The latest HyperFlex release adds performance improvements in areas like drive technologies by using Intel Optane caching and all NVMe capacity drives. Cisco also added a new workload processor called the HyperFlex Acceleration Engine, a field-programable gate array (FPGA) that gives customers the ability to offload processing from general purpose x86 processors to custom silicon that’s designed to do a specific job, freeing up cycles for actual application workloads.
“For partners, it helps them lower their costs in terms of how they serve customers where they’re brought in to help customers turn up new sites, or maintain sites, across a broad geography, as you see in retail, for example,” said Brannon. “Partners don’t have to dispatch their high value, highly technical talent out to all the various locations, which is very time consuming and expensive.”

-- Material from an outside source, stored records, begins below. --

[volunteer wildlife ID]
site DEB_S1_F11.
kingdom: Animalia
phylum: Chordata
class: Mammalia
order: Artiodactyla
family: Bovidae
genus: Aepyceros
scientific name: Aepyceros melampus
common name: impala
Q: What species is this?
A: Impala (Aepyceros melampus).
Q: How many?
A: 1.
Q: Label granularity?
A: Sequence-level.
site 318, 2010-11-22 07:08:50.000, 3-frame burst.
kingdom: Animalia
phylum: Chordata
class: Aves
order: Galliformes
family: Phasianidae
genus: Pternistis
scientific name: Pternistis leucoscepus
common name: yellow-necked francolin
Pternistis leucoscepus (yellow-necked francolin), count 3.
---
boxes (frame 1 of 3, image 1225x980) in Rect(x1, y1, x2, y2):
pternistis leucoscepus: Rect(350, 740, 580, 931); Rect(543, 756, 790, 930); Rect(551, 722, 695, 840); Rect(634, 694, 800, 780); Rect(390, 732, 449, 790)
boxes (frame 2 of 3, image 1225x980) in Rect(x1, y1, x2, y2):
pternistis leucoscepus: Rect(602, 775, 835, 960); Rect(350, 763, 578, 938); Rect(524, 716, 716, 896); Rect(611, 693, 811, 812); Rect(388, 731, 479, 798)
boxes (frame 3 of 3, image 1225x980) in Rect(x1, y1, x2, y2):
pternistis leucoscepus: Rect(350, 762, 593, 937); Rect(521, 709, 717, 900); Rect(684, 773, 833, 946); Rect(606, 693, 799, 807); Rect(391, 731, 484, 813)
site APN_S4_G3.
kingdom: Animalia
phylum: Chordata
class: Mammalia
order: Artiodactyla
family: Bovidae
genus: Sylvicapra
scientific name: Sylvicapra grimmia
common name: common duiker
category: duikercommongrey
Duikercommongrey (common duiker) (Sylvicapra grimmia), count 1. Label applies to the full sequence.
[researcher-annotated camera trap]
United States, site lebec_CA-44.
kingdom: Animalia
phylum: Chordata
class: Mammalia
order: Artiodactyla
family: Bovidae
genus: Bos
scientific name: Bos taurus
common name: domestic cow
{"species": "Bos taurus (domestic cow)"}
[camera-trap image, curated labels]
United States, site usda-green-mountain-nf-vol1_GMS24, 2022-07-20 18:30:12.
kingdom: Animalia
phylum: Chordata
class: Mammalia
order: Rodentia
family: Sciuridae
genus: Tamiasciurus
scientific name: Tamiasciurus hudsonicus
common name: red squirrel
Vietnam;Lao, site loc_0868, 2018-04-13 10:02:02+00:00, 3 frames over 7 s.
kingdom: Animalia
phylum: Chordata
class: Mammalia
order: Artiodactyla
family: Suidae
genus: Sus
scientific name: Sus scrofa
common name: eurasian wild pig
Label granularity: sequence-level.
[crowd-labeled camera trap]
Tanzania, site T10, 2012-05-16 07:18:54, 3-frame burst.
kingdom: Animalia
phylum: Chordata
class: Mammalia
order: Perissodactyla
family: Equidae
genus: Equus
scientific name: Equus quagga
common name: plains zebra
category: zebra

Cisco CloudCenter Suite, software to deploy applications to the cloud and optimize costs, is now available as a SaaS option, and also offers feature-based pricing. CloudCenter Suite has also been refactored to a container environment.
The new capability enables real-time dynamic analytics on how applications are behaving in the cloud, as well as cloud consumption. CloudCenter Suit includes a cost optimizer and action orchestrator.
In Cisco’s data-center portfolio, the vendor now offers a single standardized three- or five-year enterprise licensing agreement across seven suites, including ACI, HyperFlex, Intersight and Tetration.
Cisco’s Nirav Sheth
Other customer benefits include: choice in deployment models and license portability; risk-free adoption with annual true forward; and delivery through Cisco’s channel partners.
“Whether it ’s the enterprise agreement or the technology innovations, we’re looking at the opportunity for our partners in a few ways,” said Nirav Sheth, vice president, worldwide sales and systems engineering with the Cisco Partner Organization.
The partner opportunity includes reaching new buying centers, the ability to accelerate the refresh cycle, drive software adoption and grow profits.
Virtual ACI and Cloud ACI will be available in the second quarter, as will HyperFlex 4.0 with Cisco Insight. Cisco CloudCenter Suite subscription on-premises will be available sometime this quarter; the SaaS version is planned for availability this quarter in North America, and next quarter in Europe. You’ll be able to order new Cisco enterprise agreements in mid-March.